The application frontier– most enterprises have experience in governing access to several hundred applications. However, with the explosion of cloud services, the number of applications that need to be governed is on the rise. It's not unusual for larger organisations to deal with thousands of applications. As the number of applications grows, identity governance must adapt to cope with increased scale, and applications, both on and off-premises.

The data frontier – while the increasing number of applications creates identity management challenges, so does the rising amount of data stored in unstructured files (PDF or PowerPoint files, for example).

There's a huge amount of sensitive data being created and stored in the enterprise and outside the application. For example, end users create a significant amount of risk by copying and storing company data in unstructured files in collaboration platforms such as SharePoint or cloud storage services like Box or DropBox.
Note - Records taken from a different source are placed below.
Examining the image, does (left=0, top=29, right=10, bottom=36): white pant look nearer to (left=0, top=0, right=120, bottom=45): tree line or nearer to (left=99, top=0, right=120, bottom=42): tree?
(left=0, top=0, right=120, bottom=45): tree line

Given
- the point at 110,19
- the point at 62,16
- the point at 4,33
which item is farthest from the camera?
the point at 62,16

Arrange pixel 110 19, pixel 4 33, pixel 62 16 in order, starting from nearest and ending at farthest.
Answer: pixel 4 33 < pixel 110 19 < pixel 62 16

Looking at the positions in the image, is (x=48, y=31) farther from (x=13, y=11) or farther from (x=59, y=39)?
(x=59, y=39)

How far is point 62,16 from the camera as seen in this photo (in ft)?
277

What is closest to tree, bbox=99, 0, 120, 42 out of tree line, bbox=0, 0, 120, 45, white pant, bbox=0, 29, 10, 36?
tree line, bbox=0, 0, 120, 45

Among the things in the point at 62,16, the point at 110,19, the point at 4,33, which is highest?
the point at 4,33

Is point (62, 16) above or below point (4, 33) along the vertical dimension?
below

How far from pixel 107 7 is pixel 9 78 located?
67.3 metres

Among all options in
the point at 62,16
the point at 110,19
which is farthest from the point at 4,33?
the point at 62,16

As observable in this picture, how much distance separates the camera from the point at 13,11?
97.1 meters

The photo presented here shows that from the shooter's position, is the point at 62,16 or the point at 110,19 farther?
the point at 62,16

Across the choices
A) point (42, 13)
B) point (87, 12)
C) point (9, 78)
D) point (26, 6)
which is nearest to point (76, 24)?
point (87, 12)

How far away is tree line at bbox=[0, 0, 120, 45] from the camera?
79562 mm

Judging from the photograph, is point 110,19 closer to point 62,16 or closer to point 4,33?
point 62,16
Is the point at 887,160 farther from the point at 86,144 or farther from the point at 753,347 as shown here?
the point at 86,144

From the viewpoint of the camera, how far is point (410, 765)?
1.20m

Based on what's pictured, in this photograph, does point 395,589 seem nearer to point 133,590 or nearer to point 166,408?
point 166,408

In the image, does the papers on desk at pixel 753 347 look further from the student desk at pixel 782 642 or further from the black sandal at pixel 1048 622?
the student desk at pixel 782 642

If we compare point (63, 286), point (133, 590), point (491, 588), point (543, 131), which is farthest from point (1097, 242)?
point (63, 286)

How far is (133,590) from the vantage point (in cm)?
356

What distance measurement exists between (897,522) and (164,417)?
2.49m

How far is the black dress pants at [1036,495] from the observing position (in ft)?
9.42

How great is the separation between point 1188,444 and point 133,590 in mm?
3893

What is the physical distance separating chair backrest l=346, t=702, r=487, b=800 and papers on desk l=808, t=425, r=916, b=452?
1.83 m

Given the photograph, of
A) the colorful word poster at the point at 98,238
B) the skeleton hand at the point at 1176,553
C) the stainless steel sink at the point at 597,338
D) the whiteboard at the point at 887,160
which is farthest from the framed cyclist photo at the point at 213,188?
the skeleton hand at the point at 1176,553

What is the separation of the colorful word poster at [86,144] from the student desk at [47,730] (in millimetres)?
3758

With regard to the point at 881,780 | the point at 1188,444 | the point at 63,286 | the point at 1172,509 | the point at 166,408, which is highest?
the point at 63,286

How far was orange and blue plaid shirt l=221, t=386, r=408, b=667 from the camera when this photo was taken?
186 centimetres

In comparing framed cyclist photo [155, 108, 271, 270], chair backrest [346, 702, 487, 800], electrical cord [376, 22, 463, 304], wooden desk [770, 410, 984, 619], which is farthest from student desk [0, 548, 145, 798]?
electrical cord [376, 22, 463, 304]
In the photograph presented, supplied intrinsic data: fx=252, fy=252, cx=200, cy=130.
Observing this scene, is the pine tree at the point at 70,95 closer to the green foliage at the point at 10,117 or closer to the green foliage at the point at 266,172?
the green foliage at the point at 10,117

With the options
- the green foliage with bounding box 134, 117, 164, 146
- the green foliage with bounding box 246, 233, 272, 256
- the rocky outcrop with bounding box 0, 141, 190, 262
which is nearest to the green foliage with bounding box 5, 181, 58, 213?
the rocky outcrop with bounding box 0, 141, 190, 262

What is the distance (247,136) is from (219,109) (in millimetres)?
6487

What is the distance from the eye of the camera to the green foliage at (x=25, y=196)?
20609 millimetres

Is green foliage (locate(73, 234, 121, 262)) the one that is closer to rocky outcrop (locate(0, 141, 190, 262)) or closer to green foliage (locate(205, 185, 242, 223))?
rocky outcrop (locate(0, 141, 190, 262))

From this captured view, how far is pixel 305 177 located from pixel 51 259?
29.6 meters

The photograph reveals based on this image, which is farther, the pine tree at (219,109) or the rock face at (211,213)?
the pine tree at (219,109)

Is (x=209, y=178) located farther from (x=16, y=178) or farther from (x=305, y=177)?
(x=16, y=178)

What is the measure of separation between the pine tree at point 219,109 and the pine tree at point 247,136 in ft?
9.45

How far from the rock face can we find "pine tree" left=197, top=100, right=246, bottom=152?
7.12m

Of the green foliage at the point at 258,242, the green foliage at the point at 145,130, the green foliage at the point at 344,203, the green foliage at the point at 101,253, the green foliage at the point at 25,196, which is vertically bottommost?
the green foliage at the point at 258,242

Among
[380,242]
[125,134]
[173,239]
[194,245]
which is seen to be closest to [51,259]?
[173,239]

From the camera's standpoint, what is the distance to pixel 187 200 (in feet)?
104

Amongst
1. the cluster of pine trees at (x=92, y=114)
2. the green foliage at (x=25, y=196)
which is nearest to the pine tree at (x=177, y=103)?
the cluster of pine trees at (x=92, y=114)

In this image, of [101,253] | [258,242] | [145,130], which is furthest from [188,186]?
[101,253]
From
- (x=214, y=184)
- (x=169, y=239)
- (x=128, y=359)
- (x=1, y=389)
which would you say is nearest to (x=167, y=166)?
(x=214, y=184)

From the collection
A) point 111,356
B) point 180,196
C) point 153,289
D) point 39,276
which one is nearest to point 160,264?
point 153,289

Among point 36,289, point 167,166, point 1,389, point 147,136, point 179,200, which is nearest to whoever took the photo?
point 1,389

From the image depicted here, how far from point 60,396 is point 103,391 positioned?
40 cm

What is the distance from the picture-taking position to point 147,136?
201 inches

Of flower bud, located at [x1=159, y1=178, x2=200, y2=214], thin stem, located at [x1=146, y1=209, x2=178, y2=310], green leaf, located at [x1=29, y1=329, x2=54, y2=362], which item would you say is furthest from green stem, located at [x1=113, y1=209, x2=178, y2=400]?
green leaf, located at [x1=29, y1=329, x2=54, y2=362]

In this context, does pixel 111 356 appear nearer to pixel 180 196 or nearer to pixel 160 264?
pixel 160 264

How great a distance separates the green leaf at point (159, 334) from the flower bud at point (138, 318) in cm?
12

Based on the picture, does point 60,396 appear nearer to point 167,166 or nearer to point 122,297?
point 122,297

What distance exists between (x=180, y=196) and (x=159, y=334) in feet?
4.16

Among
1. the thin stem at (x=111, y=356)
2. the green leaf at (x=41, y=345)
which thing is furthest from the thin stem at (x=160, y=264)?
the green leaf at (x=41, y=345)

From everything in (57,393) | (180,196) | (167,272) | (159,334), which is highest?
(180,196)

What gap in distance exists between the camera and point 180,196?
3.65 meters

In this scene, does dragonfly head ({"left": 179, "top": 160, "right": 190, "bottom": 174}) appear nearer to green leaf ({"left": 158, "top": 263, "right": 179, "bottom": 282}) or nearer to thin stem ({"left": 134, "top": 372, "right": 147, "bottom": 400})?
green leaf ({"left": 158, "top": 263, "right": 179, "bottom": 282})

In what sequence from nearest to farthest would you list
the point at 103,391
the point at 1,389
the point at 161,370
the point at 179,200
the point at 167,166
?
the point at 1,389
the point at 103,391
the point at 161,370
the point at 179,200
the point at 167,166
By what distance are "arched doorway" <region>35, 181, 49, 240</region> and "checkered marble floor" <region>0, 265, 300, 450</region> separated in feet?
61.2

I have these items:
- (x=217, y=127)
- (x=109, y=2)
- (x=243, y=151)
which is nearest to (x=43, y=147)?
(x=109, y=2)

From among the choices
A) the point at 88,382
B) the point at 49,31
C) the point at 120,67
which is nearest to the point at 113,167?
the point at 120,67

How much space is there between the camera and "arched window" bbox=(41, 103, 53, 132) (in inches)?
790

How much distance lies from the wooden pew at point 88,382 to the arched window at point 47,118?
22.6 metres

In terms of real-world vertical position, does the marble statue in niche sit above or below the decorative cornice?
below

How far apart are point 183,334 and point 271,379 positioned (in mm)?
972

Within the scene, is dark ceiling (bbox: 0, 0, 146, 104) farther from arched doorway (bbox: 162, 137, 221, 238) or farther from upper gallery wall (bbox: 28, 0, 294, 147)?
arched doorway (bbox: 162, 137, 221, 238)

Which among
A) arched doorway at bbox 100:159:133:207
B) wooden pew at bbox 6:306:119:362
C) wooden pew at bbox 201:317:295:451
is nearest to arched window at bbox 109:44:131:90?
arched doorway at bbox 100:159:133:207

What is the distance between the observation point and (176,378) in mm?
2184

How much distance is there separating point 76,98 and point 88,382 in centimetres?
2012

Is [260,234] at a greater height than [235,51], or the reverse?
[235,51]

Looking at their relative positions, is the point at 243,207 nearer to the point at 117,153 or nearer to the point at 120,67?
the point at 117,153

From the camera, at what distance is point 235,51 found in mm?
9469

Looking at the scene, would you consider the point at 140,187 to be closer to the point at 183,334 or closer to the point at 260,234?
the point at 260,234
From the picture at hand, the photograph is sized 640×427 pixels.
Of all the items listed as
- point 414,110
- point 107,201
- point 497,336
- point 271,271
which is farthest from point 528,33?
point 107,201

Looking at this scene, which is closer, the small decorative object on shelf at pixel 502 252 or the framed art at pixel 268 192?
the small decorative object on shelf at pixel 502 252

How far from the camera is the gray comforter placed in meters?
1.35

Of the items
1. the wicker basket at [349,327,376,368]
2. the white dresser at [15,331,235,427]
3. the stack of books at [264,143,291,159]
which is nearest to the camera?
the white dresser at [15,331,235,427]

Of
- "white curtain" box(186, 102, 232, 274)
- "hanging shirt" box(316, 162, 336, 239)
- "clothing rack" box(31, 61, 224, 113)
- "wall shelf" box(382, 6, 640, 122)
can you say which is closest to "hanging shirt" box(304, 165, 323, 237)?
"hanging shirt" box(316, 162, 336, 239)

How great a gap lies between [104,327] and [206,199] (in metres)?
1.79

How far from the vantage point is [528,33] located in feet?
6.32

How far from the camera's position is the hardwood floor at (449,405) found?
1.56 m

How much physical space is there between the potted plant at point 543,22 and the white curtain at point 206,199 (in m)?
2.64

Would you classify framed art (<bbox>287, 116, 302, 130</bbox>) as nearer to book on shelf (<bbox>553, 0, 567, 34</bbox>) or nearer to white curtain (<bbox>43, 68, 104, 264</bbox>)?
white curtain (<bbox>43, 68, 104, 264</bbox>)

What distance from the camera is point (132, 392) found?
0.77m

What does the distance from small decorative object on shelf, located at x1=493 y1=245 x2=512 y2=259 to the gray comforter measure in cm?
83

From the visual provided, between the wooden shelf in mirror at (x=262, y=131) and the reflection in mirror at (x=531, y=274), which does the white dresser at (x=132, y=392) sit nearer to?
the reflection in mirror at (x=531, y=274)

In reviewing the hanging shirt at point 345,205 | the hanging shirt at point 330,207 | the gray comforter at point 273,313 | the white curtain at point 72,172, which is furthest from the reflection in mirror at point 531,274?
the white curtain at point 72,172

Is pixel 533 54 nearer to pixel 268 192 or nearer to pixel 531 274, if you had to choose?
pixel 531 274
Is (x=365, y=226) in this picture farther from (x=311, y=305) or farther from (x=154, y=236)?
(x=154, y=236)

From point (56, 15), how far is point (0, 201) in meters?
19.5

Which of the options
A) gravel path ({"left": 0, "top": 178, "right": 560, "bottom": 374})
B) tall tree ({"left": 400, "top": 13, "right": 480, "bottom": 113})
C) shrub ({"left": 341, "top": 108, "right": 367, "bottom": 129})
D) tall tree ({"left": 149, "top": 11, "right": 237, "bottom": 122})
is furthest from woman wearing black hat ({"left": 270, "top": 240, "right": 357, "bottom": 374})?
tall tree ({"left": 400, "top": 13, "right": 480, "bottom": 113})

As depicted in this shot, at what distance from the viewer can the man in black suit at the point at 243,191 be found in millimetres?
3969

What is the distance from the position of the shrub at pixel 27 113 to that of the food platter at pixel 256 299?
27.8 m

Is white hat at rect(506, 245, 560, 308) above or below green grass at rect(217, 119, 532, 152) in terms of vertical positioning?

With the growing pressures associated with new types of users, increased applications, and vast volumes of unstructured data, enterprises must take a different approach to managing identity. Fortunately, to meet these challenges, there are also new technologies coming to market that can help enterprises to manage identity more effectively and reduce risk and improve efficiency.

AI + identity

Technologies such as AI are increasingly being deployed for new use cases – including for identity management – enabling enterprises to make fast but intelligent identity and access decisions.

For example, with AI enterprises can better distinguish how access is being used and quickly differentiate normal usage from suspicious usage. When organisations can understand what "normal" access looks like on a particular system, they can swiftly identify suspicious activity and terminate that access or, following an assessment by the appropriate team, determine that access is valid and then permit it.

Such technological advances show that, despite growing risks and complexity in managing enterprise technology and data, it's not all doom and gloom. There are many ways AI and identity will help spark innovation.

AI will help organizations to govern smarter, define risk more precisely, while enabling enterprises to move forward much more nimbly and with less risk. Ultimately, AI provides a lens with which to focus on identity governance processes and controls so enterprises can manage the risk, not the noise.

And while AI isn't a panacea for the new frontiers of identity – it will have a significant impact on how the overall identity management industry moves forward to keep pace with the rapid digitalisation of the enterprise world.

Navigating the path forward

Technology and innovation are changing the way we work, the nature of business users is evolving, and the volume of applications and data are furiously increasing. There is immense pressure to digitise the enterprise, which has enterprises pushing the boundaries to compete and to continually deliver value.

The only way to push those boundaries securely is to employ a comprehensive identity management strategy that secures these 'new frontiers' in identity: governing the digital identities of all users across all applications and all data.